Pearce’s words were greeted with acclamation, in which Bysshe and I joined, and I could not help but compare these enthusiastic Citizens with the supine youth of the university. I was about to whisper this to Bysshe when, his eyes shining, he rose to his feet and declared to the gathering that “we have no occasion for kings.” This was loudly huzzahed, and several men got up and shook hands with him. “What have we to fear?” he asked them. “If we stay fast to our principles of truth and freedom, then all will be well. Follow the lightning flash!” The members of the League, roused by his rhetoric, then began a song of great fervour:
“Come you sons of true liberty, let us agree
To form an alliance firm honest and free
Let’s join hand in hand as reason upholds
Her bright torch of friendship. Let us be bold!”
I do not know if Bysshe admired the poetry, but he thoroughly approved of the sentiments.

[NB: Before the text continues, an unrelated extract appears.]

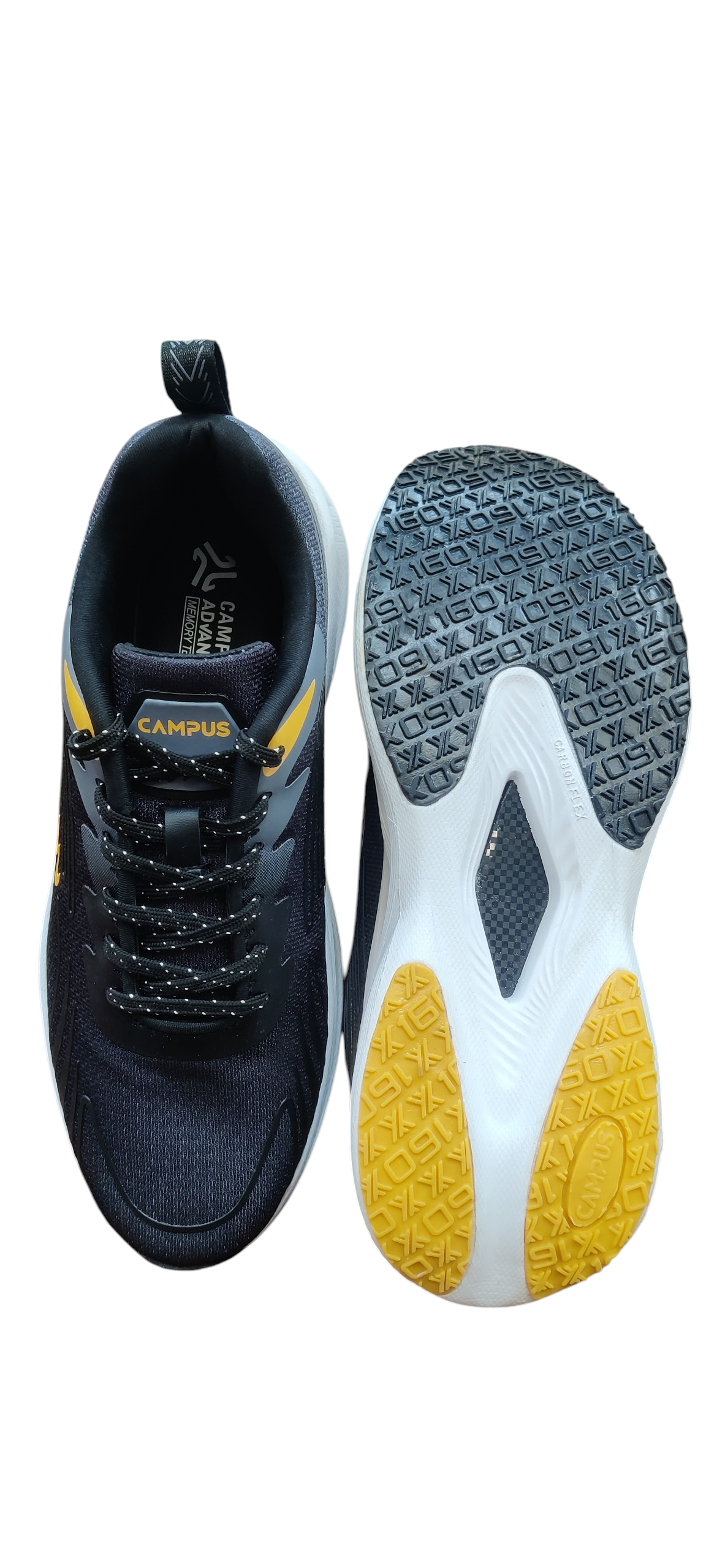 Campus Sport Shoes Collab (1799)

At the end of the meeting one of the Citizens came up to Bysshe and introduced himself. “How do you do, sir? I hope your Oxford residency agreed with you?”
Bysshe was taken aback. “How do you know of that?”

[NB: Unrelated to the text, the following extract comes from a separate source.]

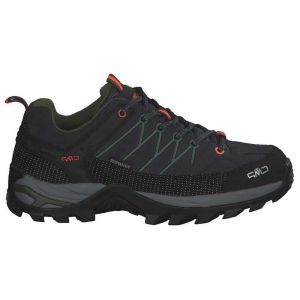 Cmp Sapatos De Caminhada Rigel Low Wp 3q13247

“I am a particular friend of Mr. Hunt. He has been in correspondence with you, has he not?”
“I have met him in London.”
“Have you? As soon as I saw you and your companion-” he bowed to me, “I knew you to be the men expelled from the university.”
“This is Mr. Frankenstein. He is not expelled. But he shares my principles.”

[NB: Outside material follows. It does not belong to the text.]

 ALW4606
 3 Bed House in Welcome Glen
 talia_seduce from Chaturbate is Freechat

“My name is Westbrook. I am a shoemaker.” He looked around the hall for a moment. “We rarely give our names here, for fear of spies. But you are exceptional, Mr. Shelley. You are the son of a baronet, are you not?”
“I am. But I will use every particle of my birthright in the service of the cause.”
“Well said, sir. Now we must make our way into the street. Before the magistrates interrupt us. We have learned to avoid what we call the war whoop of Church and King.”
We walked down into Store Street, and stood together on the corner of Tottenham Court Road. Westbrook seemed to me to bear a noble mind. His physiognomy was firm and, with a prominent forehead, inclined to ideality; he was by no means shabbily dressed, despite his trade, and he wore his hair short without powder in the “liberty” fashion. “May I take you,” he asked us, “to a place where my sister is employed? It is not far from here. Distress is never far in this city. And there you will see the enemy.”
He led us through the neighbourhood of St. Giles, as he called it, which was only a few streets from where we stood. It seemed to me the most wretched and depraved district imaginable on this earth. No low quarter of Geneva, however ruinous, had the least resemblance to this foul and degrading patch of London. The streets were no more than paths of mud, or filth, where the effluent ran in rivulets from the ragged courtyards and alleys. The stench was indescribable. “Are we safe here?” I whispered to Westbrook.